Le tiff, ce festival pas stiff qui a tiré le tapis rouge sous les pieds du FFM de Serge Losique au fil des ans, a 50 ans!

Moi qui fréquentais avec tant de plaisir le prestigieux et très couru Festival des films du monde (FFM) de Montréal (fondé en 1977) à ses débuts, je suis tombé sous le charme du Festival des festivals dès que je me suis installé à Toronto en 1981.

Pour un francophone travaillant dans le milieu des communications, c’était une fête et un luxe de pouvoir avoir accès à tant d’artisans du cinéma s’exprimant en français pendant 10 jours.

À ses débuts, le Festival des festivals était une petite organisation sympathique qui présentait, début septembre (immédiatement après le FFM), les meilleurs films des grands festivals à travers le monde. De là son nom : Festival of Festivals, appellation abandonnée en 1994 pour Toronto International Film Festival, le tiff (le t minuscule est d’eux).

Le centre de gravité du festival se trouvait dans le très ‘’preppy’’ quartier Yorkville, plus précisément à l’Hôtel Windsor Arms, rue St Thomas, et à l’Hôtel Park, sur Avenue Rd.

Les films étaient notamment projetés au Varsity, au Showcase, et dans les salles du Uptown et du Cumberland, non loin les uns des autres.

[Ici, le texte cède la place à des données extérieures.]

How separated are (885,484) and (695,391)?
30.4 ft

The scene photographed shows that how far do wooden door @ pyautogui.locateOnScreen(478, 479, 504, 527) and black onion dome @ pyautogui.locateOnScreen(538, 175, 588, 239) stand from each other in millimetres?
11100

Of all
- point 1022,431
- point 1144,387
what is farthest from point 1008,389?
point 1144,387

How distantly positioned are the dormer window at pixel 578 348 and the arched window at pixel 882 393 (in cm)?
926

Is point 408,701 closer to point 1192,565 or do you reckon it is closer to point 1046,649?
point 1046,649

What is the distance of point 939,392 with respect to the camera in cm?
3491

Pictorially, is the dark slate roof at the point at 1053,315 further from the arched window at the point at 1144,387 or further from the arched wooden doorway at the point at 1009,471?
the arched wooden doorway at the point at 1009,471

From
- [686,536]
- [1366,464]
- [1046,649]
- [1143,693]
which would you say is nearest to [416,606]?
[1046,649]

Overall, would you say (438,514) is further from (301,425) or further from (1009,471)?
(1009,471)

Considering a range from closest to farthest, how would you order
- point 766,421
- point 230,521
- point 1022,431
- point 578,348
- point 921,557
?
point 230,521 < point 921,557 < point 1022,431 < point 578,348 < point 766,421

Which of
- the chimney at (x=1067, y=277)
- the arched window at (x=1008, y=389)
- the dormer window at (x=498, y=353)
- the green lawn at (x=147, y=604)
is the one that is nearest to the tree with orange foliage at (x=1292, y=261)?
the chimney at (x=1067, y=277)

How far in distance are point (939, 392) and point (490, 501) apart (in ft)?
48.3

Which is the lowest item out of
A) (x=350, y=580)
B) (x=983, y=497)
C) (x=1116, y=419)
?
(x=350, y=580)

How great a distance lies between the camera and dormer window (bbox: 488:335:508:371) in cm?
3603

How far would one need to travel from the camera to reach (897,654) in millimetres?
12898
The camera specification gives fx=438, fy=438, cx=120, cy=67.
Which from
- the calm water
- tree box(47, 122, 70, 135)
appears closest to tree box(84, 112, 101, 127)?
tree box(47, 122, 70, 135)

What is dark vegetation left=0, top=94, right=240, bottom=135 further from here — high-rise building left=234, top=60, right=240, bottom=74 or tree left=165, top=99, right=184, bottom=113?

Dans cette ère post-référendum perdu au Québec, ce festival chouchoutait tout ce qui venait de la belle province.

J’ai un souvenir précis de l’accueil extrêmement chaleureux qui avait été fait au film ‘’Les fleurs sauvages’’ de Jean-Pierre Lefebvre. Une long-métrage de 152 minutes mettant en vedette Marthe Nadeau, Michèle Magny et Pierre Curzi, pas exactement des super stars au Canada anglais, ni au Québec du reste.

Je m’en rappelle parce qu’au cinéma où nous nous sommes rendus, nous avions fait la rencontre de deux anciens de l’Université Laval, nouvellement arrivés comme nous, Pierre qui travaillait à la Délégation du Québec à Toronto, et sa conjointe Louise, sur le point de devenir enseignante à l’école française Gabrielle-Roy au centre-ville de Toronto. Il a suffit d’une projection pour que nous devenions amis pour la vie!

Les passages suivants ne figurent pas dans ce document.